Le Journal d'une femme en blanc est un film plus qu'important, car il est celui qui a alerté au grand public le danger des avortements clandestins, qui provoquaient alors plus de décès que dans les accidents de la route. Rappelons que le droit à l'avortement date de 1975, dite la loi Veil.
Avant ça, avorter était condamnable, voire passible de la peine de mort durant les années Vichy ! C'est donc en tant que document de son époque, 1965, qu'il faut considérer le film de Claude Autant-Lara, autant manifeste pour les femmes à jouir de leur corps comme elles le souhaitent, qu’œuvre totalement féministe.
Marie-Josée Nat joue une jeune interne en gynécologie dont la vie va être marquée par l'arrivée d'une femme victime d'un avortement clandestin, dont le tétanos qu'elle a contracté à la suite de ça la met en danger de mort.

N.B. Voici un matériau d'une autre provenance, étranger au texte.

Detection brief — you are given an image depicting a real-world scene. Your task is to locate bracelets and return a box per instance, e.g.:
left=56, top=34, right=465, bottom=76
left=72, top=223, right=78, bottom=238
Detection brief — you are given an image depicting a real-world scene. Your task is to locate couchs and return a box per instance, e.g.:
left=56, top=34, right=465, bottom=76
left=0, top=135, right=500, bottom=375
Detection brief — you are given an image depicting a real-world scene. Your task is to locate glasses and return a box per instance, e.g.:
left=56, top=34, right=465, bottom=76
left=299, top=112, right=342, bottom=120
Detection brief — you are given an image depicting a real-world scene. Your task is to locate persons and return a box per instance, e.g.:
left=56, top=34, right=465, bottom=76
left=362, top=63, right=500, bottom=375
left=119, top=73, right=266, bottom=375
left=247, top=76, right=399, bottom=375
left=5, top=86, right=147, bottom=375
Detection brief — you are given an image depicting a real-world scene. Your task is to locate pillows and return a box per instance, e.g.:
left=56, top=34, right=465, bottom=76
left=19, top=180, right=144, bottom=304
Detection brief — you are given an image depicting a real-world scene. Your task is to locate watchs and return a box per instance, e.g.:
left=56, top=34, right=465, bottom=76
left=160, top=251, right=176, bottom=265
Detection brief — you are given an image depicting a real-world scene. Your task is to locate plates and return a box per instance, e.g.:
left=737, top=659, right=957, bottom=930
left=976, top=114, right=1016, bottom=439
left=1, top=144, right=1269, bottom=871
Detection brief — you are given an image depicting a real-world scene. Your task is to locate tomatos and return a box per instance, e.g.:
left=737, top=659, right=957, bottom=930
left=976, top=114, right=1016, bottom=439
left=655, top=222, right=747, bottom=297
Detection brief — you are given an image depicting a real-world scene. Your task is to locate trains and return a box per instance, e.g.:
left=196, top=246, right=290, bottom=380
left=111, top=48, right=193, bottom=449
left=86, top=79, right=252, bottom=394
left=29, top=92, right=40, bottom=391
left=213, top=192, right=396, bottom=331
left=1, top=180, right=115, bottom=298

On voit le comportement dégueulasses de certains de l’hôpital en prétextant que si telle femme a décidé d'avorter, elle mérite donc de souffrir, et plus généralement du peu de considération des hommes envers les femmes. Y compris du côté de la santé.
Il y a un côté documentaire qui se dégage de ce film, on assiste à un accouchement où la femme découvre alors le sexe de son enfant, une autre qui aurait préféré être un homme pour ne pas avoir à souffrir autant, et cette jeune personne entrée à la suite d'un avortement clandestin...
Autant ce qui est dit est très intéressant, la forme en elle-même est rebutante ; les acteurs ne dégagent guère d'émotions, il y a très peu de musique, le décor en lui-même est très épuré (bon là, il s'agit d'un hôpital), on se croirait presque dans un décalque de Robert Bresson. Il y a quelque chose de solennel, comme si tout le monde était paralysé par les enjeux très graves qu'il montre, que ça m'a refroidi à plusieurs reprises.
Il est également amusant, entre guillemets, de voir la vie d'un hôpital en 1965 et que, dieu merci, les règles d'hygiène ont bien changé ; toutes ces opérations faites sans gants, bonjour le risque infection nosocomiale !
On ne reviendra pas sur le cas Autant-Lara à la fin de sa vie, attaquant Simone Veil, qui avait promulgué une loi pour laquelle il a combattu avec ce film, mais le grand succès de Le Journal d'une femme en blanc mobilisa l'intérêt des foules pour le droit à l'avortement, à tel point qu'une suite sera réalisée l'année suivante, avec la même équipe.
Même si je trouve que le film a mal vieilli, au niveau de la forme, il est nécessaire de le voir pour le témoignage d'une époque.